Answer the following in comments inside your application script:

  1. What was your level of comfort with the lesson/application?
  2. What areas of the lesson/application confused or still confuses you?
  3. What are some things you would like to know more about that is related to, but not covered in, this lesson? 

Trap: Putting the ( + ) on the next line

The ( + ) commands strings together the components of a GGPlot.  A common mistake is to put the ( + ) at the beginning of the following line:

source(file="scripts/reference.R");
packageData = read.csv(file="data/CRANpackages.csv");

plotData = ggplot( data=packageData )
    + geom_point( mapping=aes(x=Date, y=Packages) )
    + ggtitle(label="Packages in CRAN (2001-2014)")
    + scale_y_continuous(breaks = seq(from=0, to=6000, by=500))
    + theme(axis.text.x=element_text(angle=90, hjust=1));
plot(plotData);

This will result in an error and a surprisingly wise assessment of the problem fro the R debugger.
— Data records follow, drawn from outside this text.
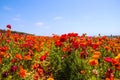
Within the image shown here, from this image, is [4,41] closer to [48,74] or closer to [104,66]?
[48,74]

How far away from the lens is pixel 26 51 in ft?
33.2

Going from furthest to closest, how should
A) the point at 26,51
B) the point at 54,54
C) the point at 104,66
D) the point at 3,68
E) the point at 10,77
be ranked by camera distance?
1. the point at 26,51
2. the point at 54,54
3. the point at 104,66
4. the point at 3,68
5. the point at 10,77

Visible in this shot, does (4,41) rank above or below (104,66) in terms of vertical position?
above

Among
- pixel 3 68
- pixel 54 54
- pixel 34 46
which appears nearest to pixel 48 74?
pixel 54 54

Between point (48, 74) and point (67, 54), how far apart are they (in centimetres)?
96

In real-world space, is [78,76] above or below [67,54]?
below

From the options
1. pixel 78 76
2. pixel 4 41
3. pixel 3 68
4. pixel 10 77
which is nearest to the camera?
pixel 10 77

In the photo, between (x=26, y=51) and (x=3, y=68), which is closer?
(x=3, y=68)

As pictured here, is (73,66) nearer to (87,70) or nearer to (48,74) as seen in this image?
(87,70)

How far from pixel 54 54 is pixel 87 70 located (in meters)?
2.07

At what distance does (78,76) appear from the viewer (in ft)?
23.3

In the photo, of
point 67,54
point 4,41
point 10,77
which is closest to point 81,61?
point 67,54

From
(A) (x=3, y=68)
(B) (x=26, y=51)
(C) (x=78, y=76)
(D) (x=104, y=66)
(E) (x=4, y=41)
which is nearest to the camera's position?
(C) (x=78, y=76)

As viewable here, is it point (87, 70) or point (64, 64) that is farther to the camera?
point (64, 64)
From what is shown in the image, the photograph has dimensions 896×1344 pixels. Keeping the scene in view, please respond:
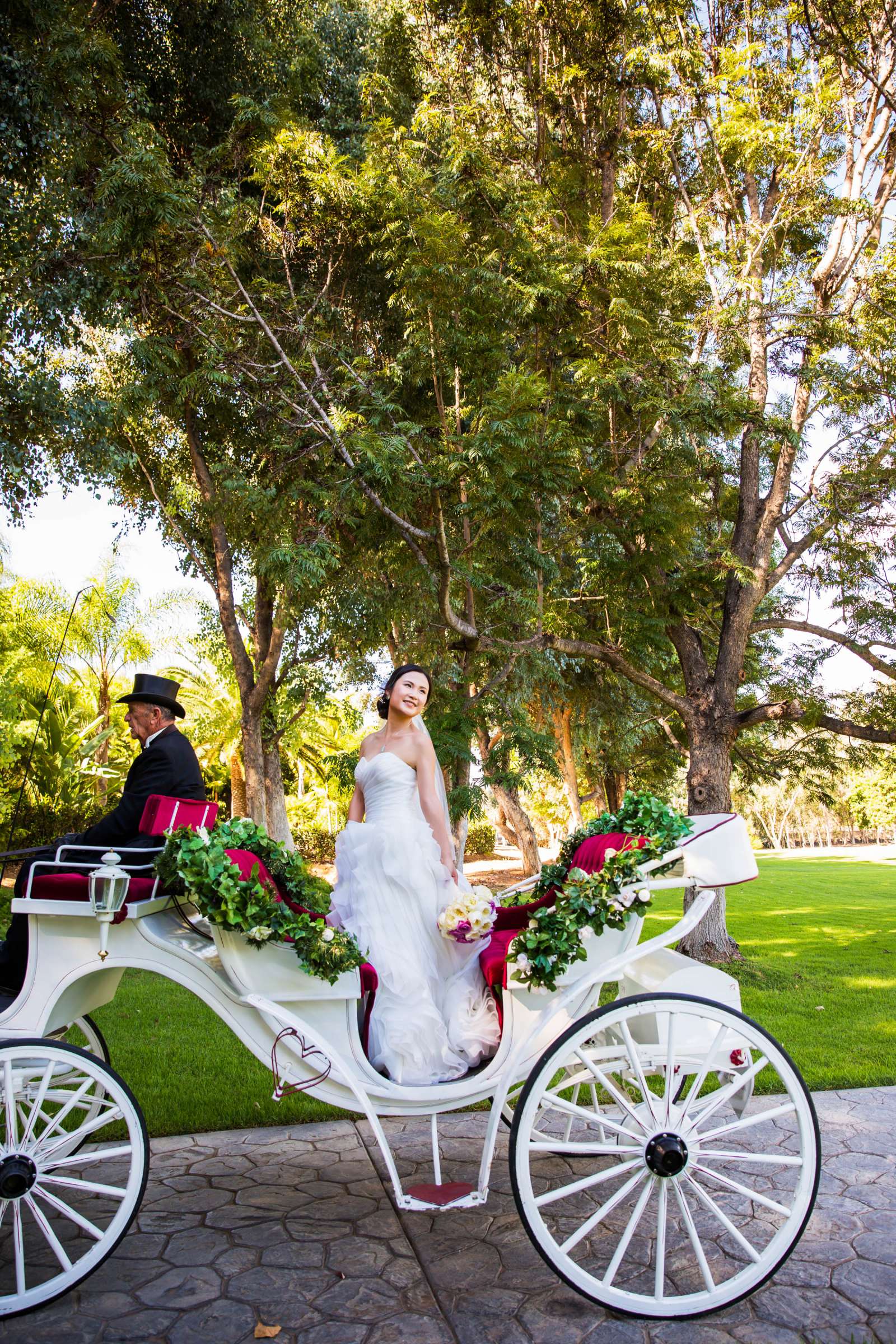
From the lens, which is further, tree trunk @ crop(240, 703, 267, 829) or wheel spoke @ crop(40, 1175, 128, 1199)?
tree trunk @ crop(240, 703, 267, 829)

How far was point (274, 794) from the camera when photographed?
1573 cm

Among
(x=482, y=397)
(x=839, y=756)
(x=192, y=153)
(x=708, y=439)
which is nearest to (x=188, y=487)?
(x=192, y=153)

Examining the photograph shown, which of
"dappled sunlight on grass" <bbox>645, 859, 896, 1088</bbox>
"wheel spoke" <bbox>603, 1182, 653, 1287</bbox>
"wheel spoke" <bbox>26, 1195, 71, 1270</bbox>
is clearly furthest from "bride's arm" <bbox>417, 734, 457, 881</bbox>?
"dappled sunlight on grass" <bbox>645, 859, 896, 1088</bbox>

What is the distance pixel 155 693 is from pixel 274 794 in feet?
40.0

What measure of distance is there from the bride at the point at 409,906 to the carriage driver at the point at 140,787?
78 centimetres

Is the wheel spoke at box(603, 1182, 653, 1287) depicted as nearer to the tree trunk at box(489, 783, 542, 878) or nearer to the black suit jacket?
the black suit jacket

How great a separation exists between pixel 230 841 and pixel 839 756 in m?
9.33

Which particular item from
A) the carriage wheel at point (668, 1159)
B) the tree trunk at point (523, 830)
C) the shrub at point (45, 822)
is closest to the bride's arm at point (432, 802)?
the carriage wheel at point (668, 1159)

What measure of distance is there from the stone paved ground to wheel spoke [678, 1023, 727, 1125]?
0.65m

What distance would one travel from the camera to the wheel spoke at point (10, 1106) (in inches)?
112

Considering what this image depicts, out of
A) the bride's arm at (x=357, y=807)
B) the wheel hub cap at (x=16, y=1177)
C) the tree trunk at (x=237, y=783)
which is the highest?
the tree trunk at (x=237, y=783)

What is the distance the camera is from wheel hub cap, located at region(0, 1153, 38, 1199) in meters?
2.82

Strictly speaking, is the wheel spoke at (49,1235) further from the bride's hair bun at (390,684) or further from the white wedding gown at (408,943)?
the bride's hair bun at (390,684)

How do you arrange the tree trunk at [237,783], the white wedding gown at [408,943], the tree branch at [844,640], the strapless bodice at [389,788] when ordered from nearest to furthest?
1. the white wedding gown at [408,943]
2. the strapless bodice at [389,788]
3. the tree branch at [844,640]
4. the tree trunk at [237,783]
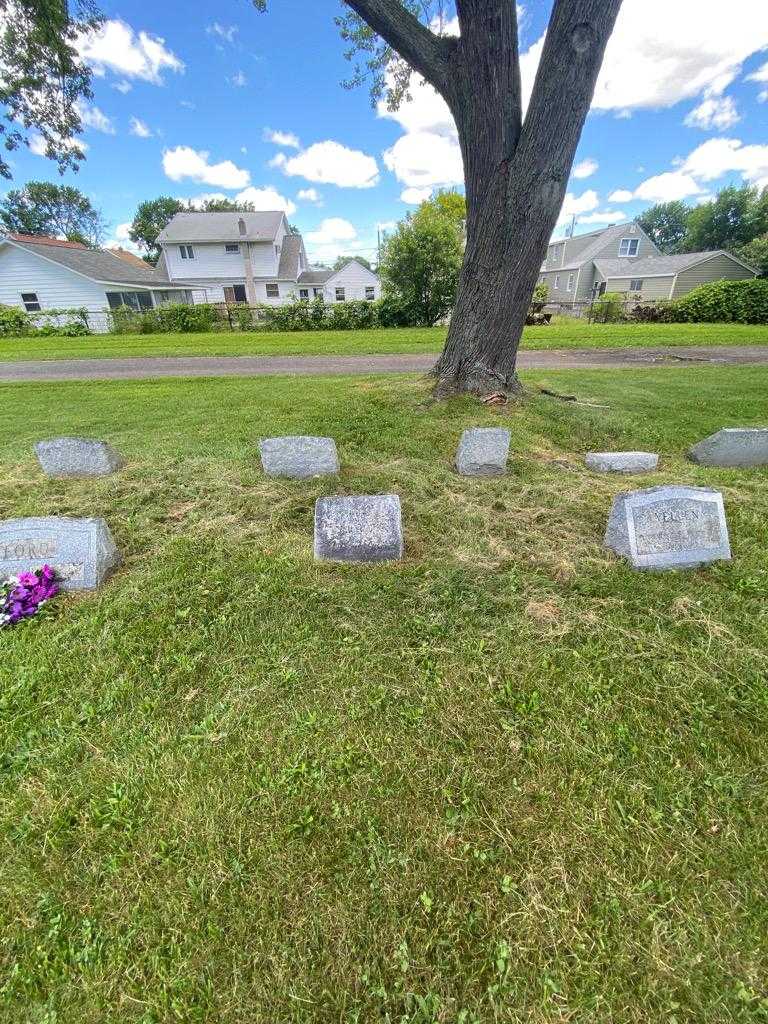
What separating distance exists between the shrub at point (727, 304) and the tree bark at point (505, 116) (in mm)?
18617

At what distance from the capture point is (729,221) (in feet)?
151

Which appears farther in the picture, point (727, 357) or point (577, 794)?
point (727, 357)

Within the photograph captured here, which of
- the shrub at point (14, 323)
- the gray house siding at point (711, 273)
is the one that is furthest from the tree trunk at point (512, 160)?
the gray house siding at point (711, 273)

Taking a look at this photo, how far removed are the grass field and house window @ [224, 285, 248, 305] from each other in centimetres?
1498

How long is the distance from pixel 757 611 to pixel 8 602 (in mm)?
4000

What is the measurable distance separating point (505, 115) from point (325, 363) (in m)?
6.29

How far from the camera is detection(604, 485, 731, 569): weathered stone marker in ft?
9.04

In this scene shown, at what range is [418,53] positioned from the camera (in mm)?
4750

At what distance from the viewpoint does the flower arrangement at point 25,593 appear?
242 cm

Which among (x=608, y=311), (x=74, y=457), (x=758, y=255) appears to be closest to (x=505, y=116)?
(x=74, y=457)

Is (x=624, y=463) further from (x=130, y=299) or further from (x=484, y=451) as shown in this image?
(x=130, y=299)

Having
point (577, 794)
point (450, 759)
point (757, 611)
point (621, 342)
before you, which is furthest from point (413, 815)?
point (621, 342)

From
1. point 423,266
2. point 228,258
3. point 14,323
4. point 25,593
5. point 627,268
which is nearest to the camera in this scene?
point 25,593

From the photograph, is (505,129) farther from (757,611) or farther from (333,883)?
(333,883)
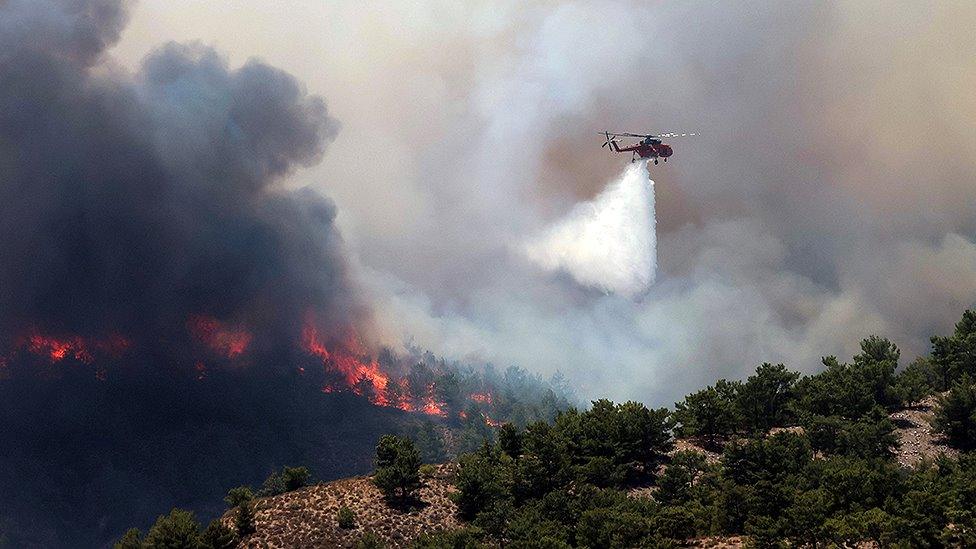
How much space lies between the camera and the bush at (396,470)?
11300cm

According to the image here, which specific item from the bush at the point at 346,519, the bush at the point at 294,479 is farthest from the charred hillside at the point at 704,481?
the bush at the point at 294,479

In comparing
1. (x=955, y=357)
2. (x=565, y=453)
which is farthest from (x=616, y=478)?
(x=955, y=357)

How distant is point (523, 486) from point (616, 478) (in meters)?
13.5

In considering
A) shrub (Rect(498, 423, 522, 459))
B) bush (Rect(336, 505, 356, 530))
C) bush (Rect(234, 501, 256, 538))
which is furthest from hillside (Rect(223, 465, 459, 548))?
shrub (Rect(498, 423, 522, 459))

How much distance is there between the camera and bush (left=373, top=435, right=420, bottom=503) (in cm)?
11300

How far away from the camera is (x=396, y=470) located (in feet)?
371

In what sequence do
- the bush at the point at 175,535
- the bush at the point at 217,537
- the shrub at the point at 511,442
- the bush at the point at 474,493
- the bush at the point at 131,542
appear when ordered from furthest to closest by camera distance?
1. the shrub at the point at 511,442
2. the bush at the point at 474,493
3. the bush at the point at 131,542
4. the bush at the point at 217,537
5. the bush at the point at 175,535

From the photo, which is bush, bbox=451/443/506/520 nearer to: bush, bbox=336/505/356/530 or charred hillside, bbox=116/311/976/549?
charred hillside, bbox=116/311/976/549

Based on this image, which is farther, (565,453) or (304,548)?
(565,453)

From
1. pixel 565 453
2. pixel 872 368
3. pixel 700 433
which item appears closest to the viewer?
pixel 565 453

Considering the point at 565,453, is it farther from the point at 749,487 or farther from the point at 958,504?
the point at 958,504

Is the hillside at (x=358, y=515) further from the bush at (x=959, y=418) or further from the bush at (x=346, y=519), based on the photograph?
the bush at (x=959, y=418)

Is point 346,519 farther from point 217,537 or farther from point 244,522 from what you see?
point 217,537

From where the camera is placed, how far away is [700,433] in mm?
137000
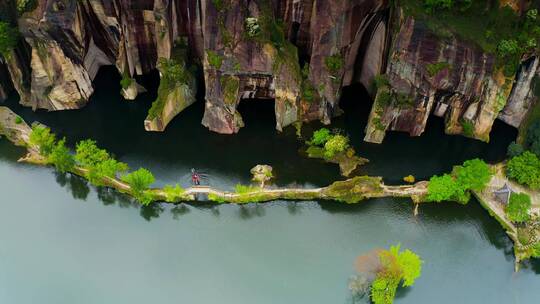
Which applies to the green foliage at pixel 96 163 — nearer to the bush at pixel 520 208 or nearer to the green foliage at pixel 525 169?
the bush at pixel 520 208

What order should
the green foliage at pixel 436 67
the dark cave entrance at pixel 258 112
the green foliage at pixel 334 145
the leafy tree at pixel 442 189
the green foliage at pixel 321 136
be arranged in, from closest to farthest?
the leafy tree at pixel 442 189 < the green foliage at pixel 436 67 < the green foliage at pixel 334 145 < the green foliage at pixel 321 136 < the dark cave entrance at pixel 258 112

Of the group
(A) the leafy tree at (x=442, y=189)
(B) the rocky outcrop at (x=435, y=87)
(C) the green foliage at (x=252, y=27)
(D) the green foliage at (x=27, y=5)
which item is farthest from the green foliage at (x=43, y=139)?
(A) the leafy tree at (x=442, y=189)

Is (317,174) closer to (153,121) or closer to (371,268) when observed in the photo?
(371,268)

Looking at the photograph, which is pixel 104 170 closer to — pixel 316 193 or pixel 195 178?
pixel 195 178

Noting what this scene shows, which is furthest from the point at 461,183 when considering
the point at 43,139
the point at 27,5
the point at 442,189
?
the point at 27,5

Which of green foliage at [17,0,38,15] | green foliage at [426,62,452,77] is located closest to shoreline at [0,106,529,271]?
green foliage at [426,62,452,77]

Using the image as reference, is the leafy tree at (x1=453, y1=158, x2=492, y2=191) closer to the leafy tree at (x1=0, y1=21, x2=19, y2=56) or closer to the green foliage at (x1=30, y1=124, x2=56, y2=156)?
the green foliage at (x1=30, y1=124, x2=56, y2=156)
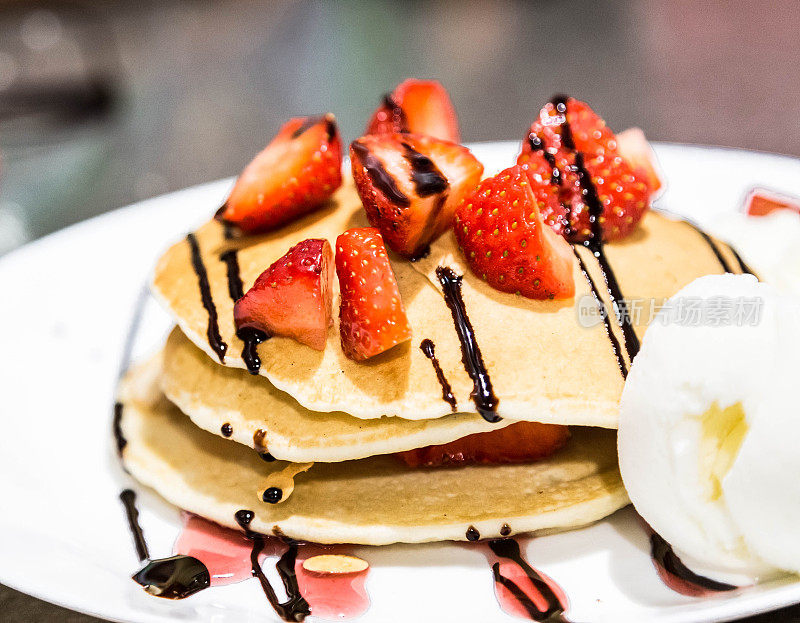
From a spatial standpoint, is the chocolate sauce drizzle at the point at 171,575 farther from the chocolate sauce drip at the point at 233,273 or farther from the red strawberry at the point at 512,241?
the red strawberry at the point at 512,241

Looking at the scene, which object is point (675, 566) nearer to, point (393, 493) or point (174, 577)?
point (393, 493)

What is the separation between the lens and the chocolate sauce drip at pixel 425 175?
5.02ft

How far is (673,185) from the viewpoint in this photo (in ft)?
8.90

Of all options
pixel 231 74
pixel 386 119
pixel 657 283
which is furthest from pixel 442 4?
pixel 657 283

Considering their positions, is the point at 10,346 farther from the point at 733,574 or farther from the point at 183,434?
the point at 733,574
Error when putting the ( + ) on the next line

The reason for this error is that R thinks that line 5:

plotData = ggplot( data=packageData )

is a fully-formed and completed command 

And R does not understand why line 6 starts a new command with a ( + )

  + geom_point( mapping=aes(x=Date, y=Packages) )

A ( + ) at the end of a line tells R to append the next line to the current line.  A ( + ) at the beginning of a line tells R to perform the mathematical operation addition.